Hi Theo,

I think you're right that there is currently no good built-in solution for your use case. What you would ideally like to have is some operation that can buffer records and "hold back" the watermark according to the timestamps of the records that are in the buffer. This has the benefit that it doesn't require adding a watermark operation in the middle of the graph, which can lead to problems because you need to make sure to do good per-partition watermarking, which is ideally done in a source.

It's certainly possible to write an operator that can do such buffering and holding back the watermark, you would have to override processWatermark() keep track of the timestamps of records and the max watermark seen so far and emit a modified watermark downstream whenever there are updates and you evict records from the buffer.

I'd be open to suggestions if someone wants to add a proper solution/API for this to Flink.

Best,
Aljoscha

On 07.09.20 16:51, Theo Diefenthal wrote:
Hi Aljoscha,

We have a ProcessFunction which does some processing per kafka partition. It 
basically buffers the incoming data over 1 minute and throws out some events 
from the stream if within the minute another related event arrived.

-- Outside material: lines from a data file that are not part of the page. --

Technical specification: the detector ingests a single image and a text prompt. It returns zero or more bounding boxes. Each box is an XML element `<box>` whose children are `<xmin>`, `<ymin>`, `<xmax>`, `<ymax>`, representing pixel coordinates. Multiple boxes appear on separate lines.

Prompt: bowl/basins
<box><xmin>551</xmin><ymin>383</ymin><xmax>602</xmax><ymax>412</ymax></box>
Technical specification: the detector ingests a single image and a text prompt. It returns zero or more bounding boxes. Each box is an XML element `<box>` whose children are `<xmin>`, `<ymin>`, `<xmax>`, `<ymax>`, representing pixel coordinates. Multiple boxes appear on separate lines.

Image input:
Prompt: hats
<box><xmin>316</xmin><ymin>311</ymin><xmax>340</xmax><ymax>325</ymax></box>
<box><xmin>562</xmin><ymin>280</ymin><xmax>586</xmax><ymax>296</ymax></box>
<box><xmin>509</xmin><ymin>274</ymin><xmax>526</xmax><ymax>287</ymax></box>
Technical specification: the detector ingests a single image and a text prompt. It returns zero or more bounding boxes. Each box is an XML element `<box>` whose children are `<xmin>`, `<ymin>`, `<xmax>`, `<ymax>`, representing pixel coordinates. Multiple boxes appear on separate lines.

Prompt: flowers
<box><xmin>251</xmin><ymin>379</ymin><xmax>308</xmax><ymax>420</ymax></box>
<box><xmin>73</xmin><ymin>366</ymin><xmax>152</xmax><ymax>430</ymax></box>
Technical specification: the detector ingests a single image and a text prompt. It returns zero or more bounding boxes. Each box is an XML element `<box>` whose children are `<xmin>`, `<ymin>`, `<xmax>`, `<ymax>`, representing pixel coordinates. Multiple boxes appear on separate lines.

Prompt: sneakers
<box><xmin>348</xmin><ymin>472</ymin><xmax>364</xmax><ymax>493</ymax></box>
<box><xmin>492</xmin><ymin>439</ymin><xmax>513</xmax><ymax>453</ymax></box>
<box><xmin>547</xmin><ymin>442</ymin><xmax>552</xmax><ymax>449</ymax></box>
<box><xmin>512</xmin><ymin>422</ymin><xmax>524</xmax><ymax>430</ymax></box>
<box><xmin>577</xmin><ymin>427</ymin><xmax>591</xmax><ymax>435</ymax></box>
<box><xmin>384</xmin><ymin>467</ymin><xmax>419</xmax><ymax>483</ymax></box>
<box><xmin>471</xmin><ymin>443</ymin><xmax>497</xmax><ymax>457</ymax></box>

In order to buffer the data and store the events over 1 minute, we perform a 
groupBy(kafkaPartition) and thus have KeyedState per kafka-partition in there. 
The process function however messes up the Watermarks (Due to the buffering). 
Concluding, we have to reassign the watermarks and want to do it the same way 
as the source kafka assigner would have done. We can only do this if the 
Timestamp assigner is aware of the Subtask index.

I solved this issue here by not using "assignTimestampAndWatermark" but instead extending 
TimestampsAndWatermarksOperator and putting a "transform" into the DataStream. I don't 
like this solution much but it solves the needs here.

Ideally, I would love to not need state here at all (and buffer in RAM only). I would really love 
to extend the "buffer logic" directly inside the KafkaConsumer so that there is nothing 
to store on a checkpoint (except for the kafka offsets which would be stored anyways, but just 
different ones). But that's another topic, I will open a thread on the dev mailing list with a 
feature request for it soon. Or do you have any other idea how to buffer the data per kafka 
partition? We have the nice semantic that one kafka partition receives data from one of our servers 
so that we have ascneding timestamps per partition and can guarantee that some related events 
always arrive in the same partition. I think that's a rather common usecase in Flink which can 
optimize the latency a lot, so I would love to have some more features directly from Flink to 
better support "processing per kafka partition" without the need to shuffle.

Best regards
Theo

----- Ursprüngliche Mail -----
Von: "Aljoscha Krettek" <aljos...@apache.org>
An: "user" <user@flink.apache.org>
Gesendet: Montag, 7. September 2020 11:07:35
Betreff: Re: How to access state in TimestampAssigner in Flink 1.11?

Hi,

sorry for the inconvenience! I'm sure we can find a solution together.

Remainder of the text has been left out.